------ Texto fornecido

Discurso no Senado Federal

CONCLAMANDO ESFORÇOS PARA UMA MOBILIZAÇÃO MUNDIAL, ATRAVES DOS FORUNS INTERNACIONAIS DOS QUAIS O BRASIL FAZ PARTE, PARA QUE SE TORNE REALIDADE O 'CODIGO DE CRIMES CONTRA A PAZ E A SEGURANÇA DA HUMANIDADE' E O 'TRIBUNAL PENAL INTERNACIONAL', QUE PUNIRÃO OS RESPONSAVEIS POR HORRENDOS CRIMES CONTRA SERES HUMANOS, COMO POR EXEMPLO, A GUERRA NA BOSNIA E CHECHENIA.

Autor
Júlio Campos (PFL - Partido da Frente Liberal/MT)
Nome completo: Júlio José de Campos
Casa
Senado Federal
Tipo
Discurso
Resumo por assunto
POLITICA INTERNACIONAL. JUDICIARIO.:
  • CONCLAMANDO ESFORÇOS PARA UMA MOBILIZAÇÃO MUNDIAL, ATRAVES DOS FORUNS INTERNACIONAIS DOS QUAIS O BRASIL FAZ PARTE, PARA QUE SE TORNE REALIDADE O 'CODIGO DE CRIMES CONTRA A PAZ E A SEGURANÇA DA HUMANIDADE' E O 'TRIBUNAL PENAL INTERNACIONAL', QUE PUNIRÃO OS RESPONSAVEIS POR HORRENDOS CRIMES CONTRA SERES HUMANOS, COMO POR EXEMPLO, A GUERRA NA BOSNIA E CHECHENIA.
Publicação
Publicação no DCN2 de 28/01/1995 - Página 1395
Assunto
Outros > POLITICA INTERNACIONAL. JUDICIARIO.
Indexação
  • COMENTARIO, HISTORIA, CRIME, INTERESSE, AMBITO INTERNACIONAL.
  • COMENTARIO, REPRESSÃO, CRIME, INTERESSE, AMBITO INTERNACIONAL, NECESSIDADE, ARTICULAÇÃO, DIREITO INTERNACIONAL.
  • COMENTARIO, NECESSIDADE, PROTEÇÃO, AMBITO INTERNACIONAL, PAZ, SEGURANÇA, DIREITOS HUMANOS, MEIO AMBIENTE.
  • DEFESA, URGENCIA, CRIAÇÃO, JURISDIÇÃO, MATERIA PENAL, LEGISLAÇÃO PENAL, AMBITO INTERNACIONAL.
  • COMENTARIO, EXISTENCIA, ORGANIZAÇÃO DAS NAÇÕES UNIDAS (ONU), PROCESSO, APROVAÇÃO, LEGISLAÇÃO PENAL, CRIAÇÃO, JURISDIÇÃO, MATERIA PENAL, AMBITO INTERNACIONAL.
  • CONCLAMAÇÃO, ESFORÇO, MOBILIZAÇÃO, DEFESA, APROVAÇÃO, CODIGO PENAL, CRIAÇÃO, TRIBUNAIS, JULGAMENTO, PUNIÇÃO, RESPONSAVEL, CRIME, AMEAÇA, PAZ, SEGURANÇA, DIREITOS HUMANOS.

           O SR. JÚLIO CAMPOS (PFL-MT. Pronuncia o seguinte discurso.) - Sr. Presidente, Srªs e Srs. Senadores, faz já quase duzentos anos que a comunidade mundial percebeu que existem certas condutas delituosas cuja prevenção, controle e repressão são matérias de interesse supranacional. Seja por afetarem a paz e a segurança da humanidade, seja por atentarem de maneira significativa contra os valores internacionais mais básicos, seja por vulnerarem valores humanos fundamentais, seja por afetarem e comprometerem a mais de um Estado ou aos habitantes de mais de um Estado, seja porque para seu cometimento o agente empregou meios que envolvem mais de um Estado, tais práticas delitivas exigem e merecem uma articulação internacional para seu combate. A previsão de seu sancionamento não pode ficar restrita às legislações internas de cada País - embora também aí deva constar -, assim como sua persecução não pode ser responsabilidade apenas do aparato judicial de cada Nação.

------------

*Enunciado do exercício:* Indique se cada afirmação a seguir está de acordo com o discurso no Senado Federal, respondendo sim ou não e citando as palavras do texto que decidem: 1. O discurso foi publicado no DCN2 de 28/01/1995. 2. O orador diz que a previsão de sanção dessas condutas deve ficar restrita às legislações internas de cada país. 3. O orador afirma que a comunidade mundial percebeu há cerca de cem anos que certas condutas delituosas são de interesse supranacional.

------ Dados disponíveis

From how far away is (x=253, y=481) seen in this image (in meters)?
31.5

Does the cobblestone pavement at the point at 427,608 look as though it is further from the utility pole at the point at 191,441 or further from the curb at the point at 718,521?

------------

*Resposta do exercício:*
1. Sim: "Publicação no DCN2 de 28/01/1995 - Página 1395".
2. Não: "A previsão de seu sancionamento não pode ficar restrita às legislações internas de cada País".
3. Não: "faz já quase duzentos anos que a comunidade mundial percebeu que existem certas condutas delituosas cuja prevenção, controle e repressão são matérias de interesse supranacional".